12 Eylül 2010

Horoz İbiği denen güzellik

Haziran sonlarına dogru, geçen sene trt'de seyrettigimiz bir belgeselde not aldıgımız üzere Bursa'nın Cumalıkızık köyüne günübirlik bir gezi gerçekleştirmistik. Belgeselde her sene Haziran ayında sözkonusu köyde ahududu şenliği yapıldığı anlaıtlıyordu. Elbette insan sadece Ahududu yemek için 2 saat yol yapmaz (bilmem yapar mı yoksa?) belgesel köyün koruma altına alınmış (ve nerdeyse hiç bozulmamış) geleneksel Osmanlı köyü yapısını da öve öve bitiremiyordu.

Çok güzel bir gün geçirdik biz orada.

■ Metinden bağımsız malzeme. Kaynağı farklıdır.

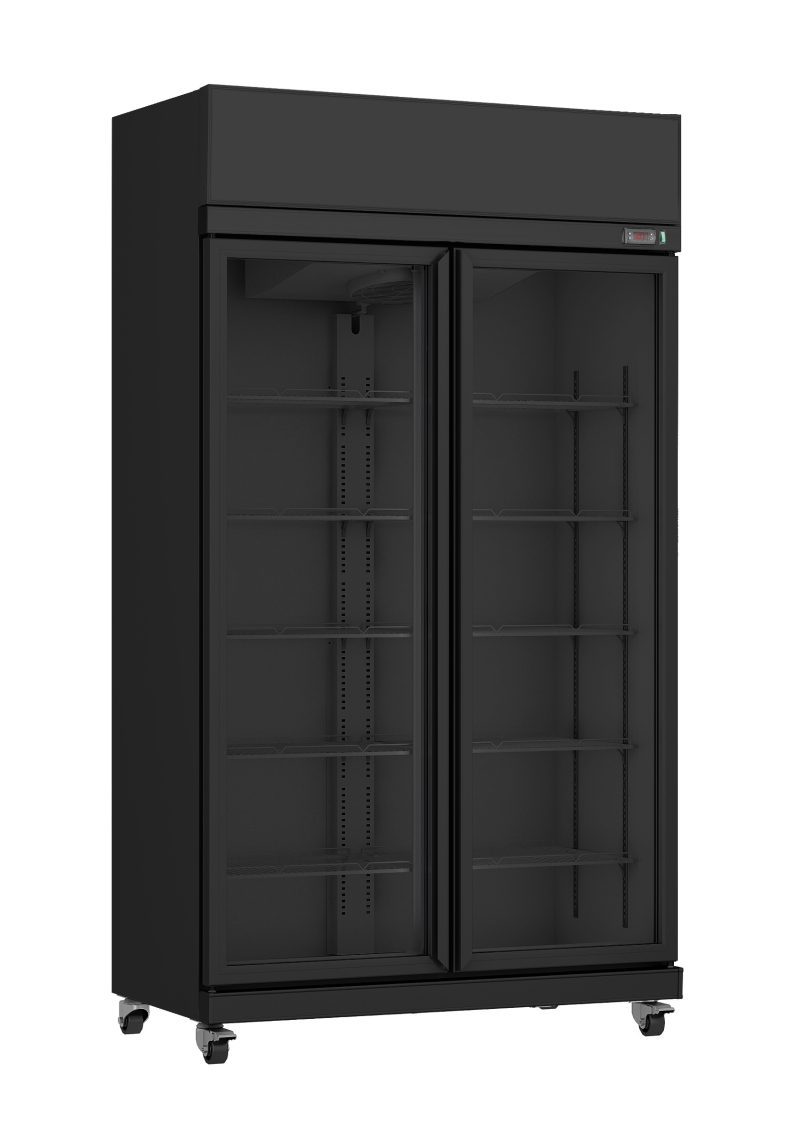 RÉFRIGÉRATEUR 2 PORTES EN VERRE NOIR IRM-770 BL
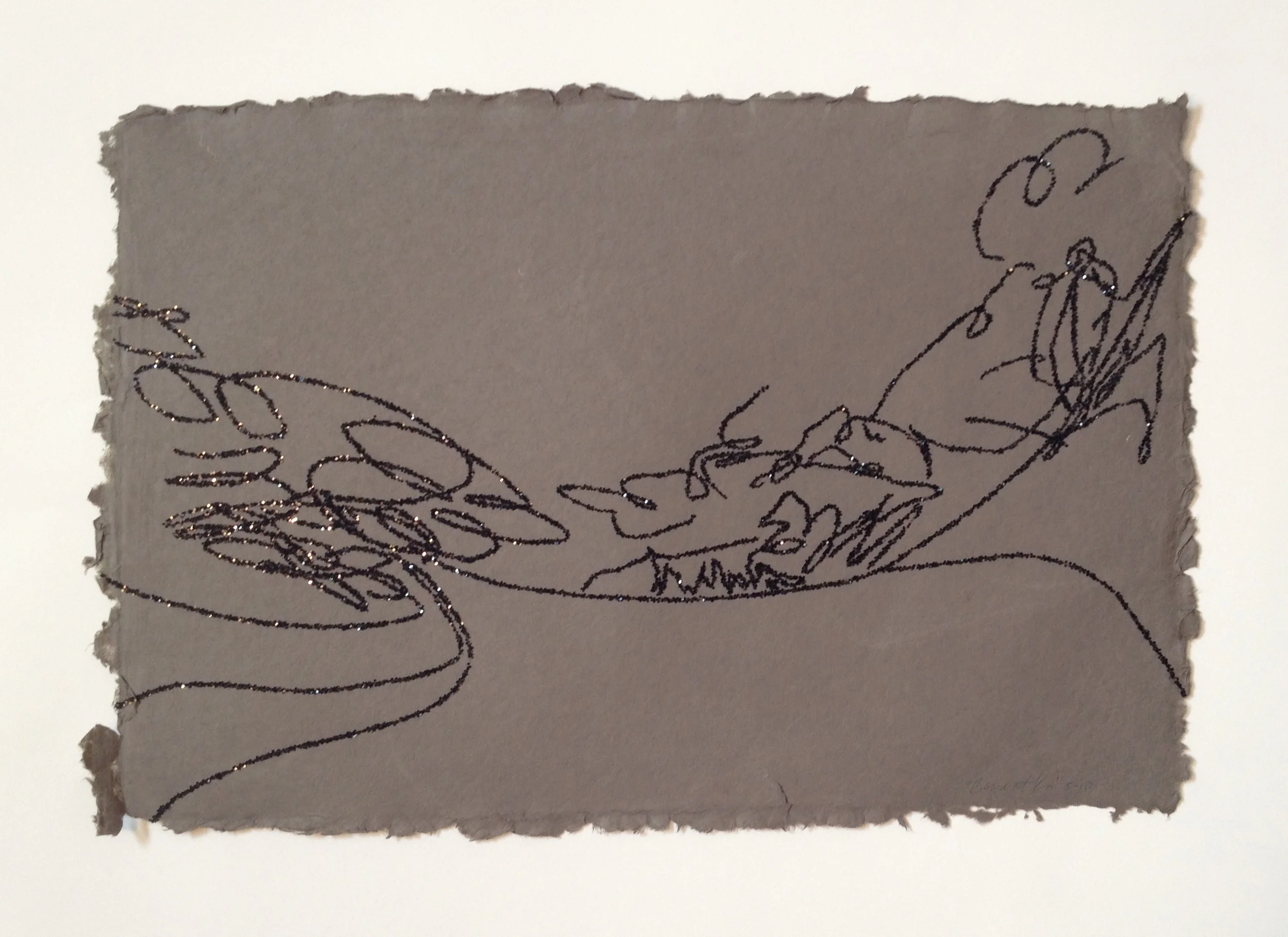 Glitter on paper, 2013 13 x 19 in.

Yeri gelmişken bir gün yolunuz Cumalıkızık'a düşerse elbette ahududu reçeli de alın, alın ama sadece tadımlık alın. Annem reçel konusunda son derece amatör olmasına rağmen annemin oradan alıdığı taze ahududularla yaptığı reçel hala misler gibi ama katkısız oldugu iddia edilerek bize satılan reçeller bir süre sonra renk degiştirip dondular.

Bu anlamda bizi kandıran köylüleri kınıyoruz.

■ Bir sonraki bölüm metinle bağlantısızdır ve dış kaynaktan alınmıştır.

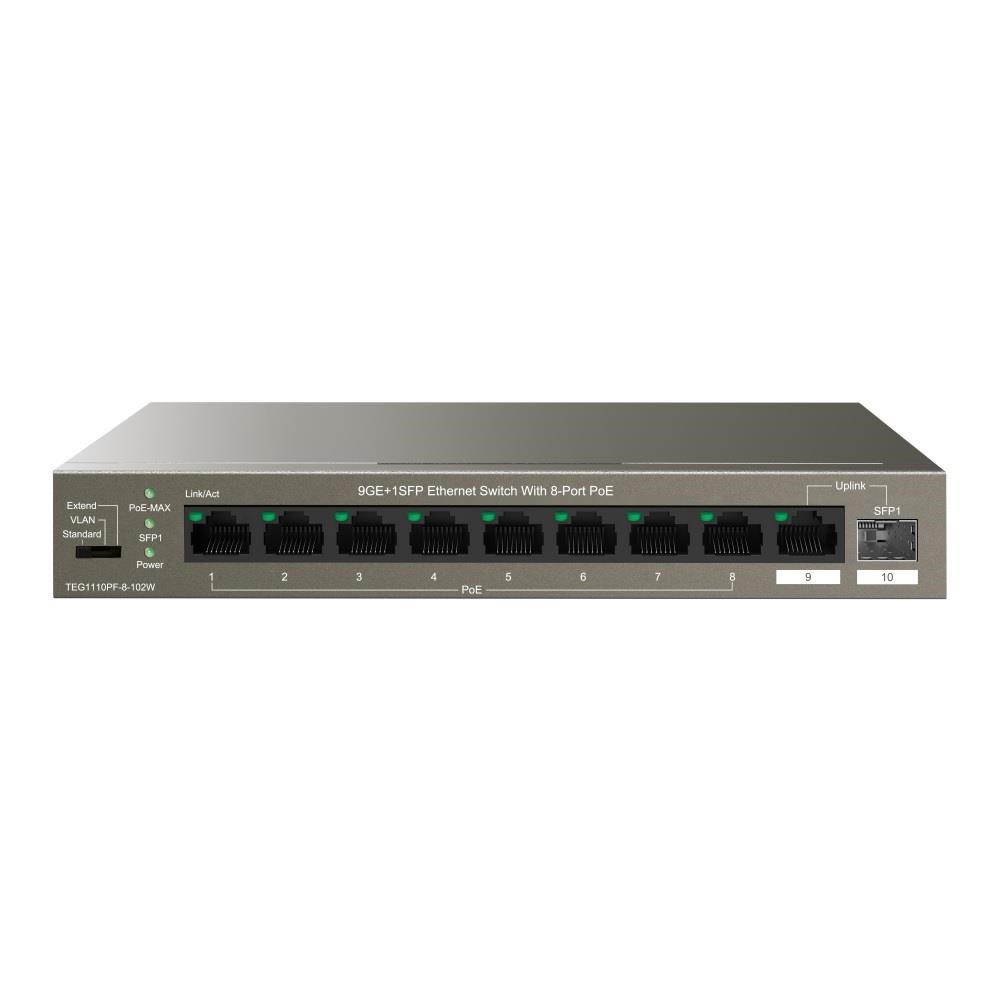 Tenda TEG1110PF-8-120W network switch Unmanaged Gigabit Ethernet (10/100/1000) Power over Ethernet (PoE) Black - Afbeelding 2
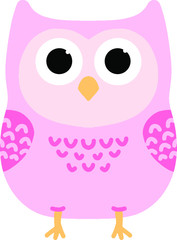 Cute Owl Bird Vector Illustration kawaii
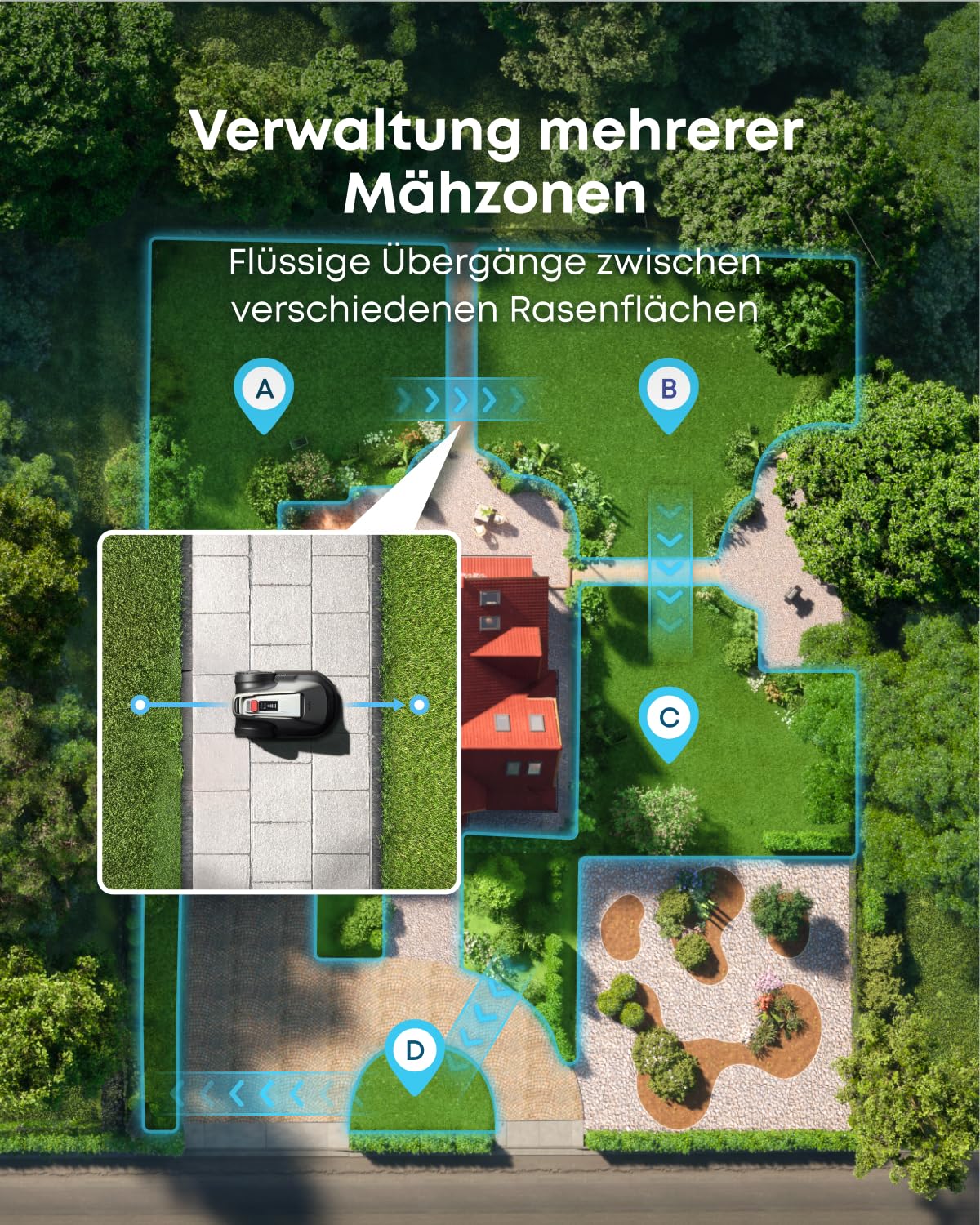 eufy E18 kabelloser Mähroboter ohne RTK mit TrueVision GNSS Auto Navigation für 1200m² Garten Präzisionsrandschnitt Hindernisvermeidung App Steuerung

Öte yandan bahçesinde muhteşem bir kahvaltı etme şansı yakaladığımız teyzenin bize hediye ettiği horoz ibiği çiçekleri için minnettarız.

Teyze anneme el kadar bir kaç fide verdi, verirken de dedi ki bak bunu bahçene dik, gelen giden soracak sana bu ne, ben de isterim diye.

Annem biz çocukken buna kadife çiçeği derdik diyor. Adı her ne olursa olsun bir kaç hafta içinde nerdeyse 1 metreye varan çiçekler renkleri ve ihtiaşmları ile bizi büyülediler.

2 gün evvel annem 4 geniş saksı aldı. Aynı o teyze gibi gelecek seneye doğanın hediyelerini çoğaltacakmış.